If you’re thinking that’s fine and we can wait a few more years until getting the original originals, there’s a much bigger problem. Although the sequels and prequels were done under Lucas’ new deal, that isn’t true of the first film. Fox didn’t just distribute the original Star Wars, but co-produced and co-financed it, and so they own the rights to it in perpetuity: basically, they have it forever. If Disney ever wants to release a complete Star Wars box-set, they’ll not only have to wait until 2020 to get the first five follow-ups, but they’ll then have fork out a tonne of cash to get the original in what would probably be the biggest single film deal in cinema history.
This, of course, assumes that Disney would even be interested in releasing the untampered films at all. They’ve done similar things in the past with the likes of The Lion King, meddling with the film post-release and making the original previous version unavailable, so it’s very possible they don’t care too much about these fan moanings. Besides, the legal complications of a purchase or some other deal with Fox could, in the face of a franchise that is doing absolutely barnstorming returns from merchandising and sequels, make it something not worth the agro; because of the profitability of the very things Lucas negotiated for in 1977 that first created this issue, Disney may not want to bother.
So, in a nutshell, Disney own every bit of Star Wars expect for Star Wars, and the 1977 film itself may not even factor into their long-term plans for the franchise enough for that oversight to be an issue for them. While it’s not inconceivable that we’ll eventually get a re-release of the un-specialised trilogy (for the longest time an Episode VII was an impossibility), don’t bet on it happening anytime soon.

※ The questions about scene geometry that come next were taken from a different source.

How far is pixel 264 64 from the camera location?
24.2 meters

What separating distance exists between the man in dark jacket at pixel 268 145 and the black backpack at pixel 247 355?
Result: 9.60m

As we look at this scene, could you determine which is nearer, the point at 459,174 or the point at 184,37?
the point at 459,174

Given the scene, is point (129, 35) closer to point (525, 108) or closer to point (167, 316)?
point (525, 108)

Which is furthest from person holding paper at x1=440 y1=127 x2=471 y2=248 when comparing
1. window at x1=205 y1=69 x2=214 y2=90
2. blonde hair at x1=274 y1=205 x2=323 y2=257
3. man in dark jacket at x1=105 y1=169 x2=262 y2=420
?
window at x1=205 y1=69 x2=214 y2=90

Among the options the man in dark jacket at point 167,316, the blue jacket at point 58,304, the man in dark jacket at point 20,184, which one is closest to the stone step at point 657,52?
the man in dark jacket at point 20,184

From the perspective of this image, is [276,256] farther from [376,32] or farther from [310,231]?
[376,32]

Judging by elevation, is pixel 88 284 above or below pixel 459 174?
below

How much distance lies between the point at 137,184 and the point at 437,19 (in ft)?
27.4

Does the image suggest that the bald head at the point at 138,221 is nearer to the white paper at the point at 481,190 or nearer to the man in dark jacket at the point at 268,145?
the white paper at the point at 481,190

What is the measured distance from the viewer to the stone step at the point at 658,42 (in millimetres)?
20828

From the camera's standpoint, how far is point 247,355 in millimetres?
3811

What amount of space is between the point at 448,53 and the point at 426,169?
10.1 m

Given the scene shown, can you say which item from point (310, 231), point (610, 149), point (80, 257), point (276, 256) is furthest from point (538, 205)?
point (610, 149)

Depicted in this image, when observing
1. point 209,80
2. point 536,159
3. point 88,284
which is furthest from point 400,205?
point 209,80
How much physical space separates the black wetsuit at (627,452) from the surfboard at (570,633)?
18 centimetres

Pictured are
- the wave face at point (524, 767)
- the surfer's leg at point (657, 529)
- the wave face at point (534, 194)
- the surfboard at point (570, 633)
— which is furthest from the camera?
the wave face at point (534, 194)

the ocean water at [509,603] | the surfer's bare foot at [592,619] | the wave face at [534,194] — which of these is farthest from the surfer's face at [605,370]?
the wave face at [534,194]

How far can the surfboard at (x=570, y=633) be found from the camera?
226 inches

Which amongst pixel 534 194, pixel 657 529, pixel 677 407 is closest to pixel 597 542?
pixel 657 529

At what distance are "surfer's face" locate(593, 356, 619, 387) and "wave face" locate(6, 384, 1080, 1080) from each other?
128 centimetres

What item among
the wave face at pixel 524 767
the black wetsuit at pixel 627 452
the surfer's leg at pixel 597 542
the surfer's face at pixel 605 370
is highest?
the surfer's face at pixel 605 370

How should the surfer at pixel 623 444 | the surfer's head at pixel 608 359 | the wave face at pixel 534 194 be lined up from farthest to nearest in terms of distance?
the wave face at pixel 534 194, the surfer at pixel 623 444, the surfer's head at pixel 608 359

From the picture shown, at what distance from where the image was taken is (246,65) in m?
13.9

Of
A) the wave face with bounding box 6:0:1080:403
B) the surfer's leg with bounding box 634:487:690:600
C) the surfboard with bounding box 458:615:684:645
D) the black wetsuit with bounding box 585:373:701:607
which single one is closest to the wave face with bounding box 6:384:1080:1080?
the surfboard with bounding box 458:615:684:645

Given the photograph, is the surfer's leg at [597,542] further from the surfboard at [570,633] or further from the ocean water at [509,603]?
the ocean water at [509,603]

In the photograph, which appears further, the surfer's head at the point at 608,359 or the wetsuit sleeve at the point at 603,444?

It’s a tough pill to swallow and brings to mind Obi-Wan’s rant from the end of Revenge of the Sith, but, looking forward, where does this leave fans? For those desperate for chimp-eye Palpatine and vaseline smudge landspeeders, not in the best of places really. There’s several great fan-led attempts at retroactively constructing the original cuts, using technology unfathomable in 1977 to recreate those great movies, that are definitely an option, but it’s a far cry from an official release. For now we’re just going have to settle for CGI’d up Episodes IV-VI and hope the future holds movies that evoke the classic Star Wars feel. And, based on Rogue One, that’s not going to be too bad a compromise.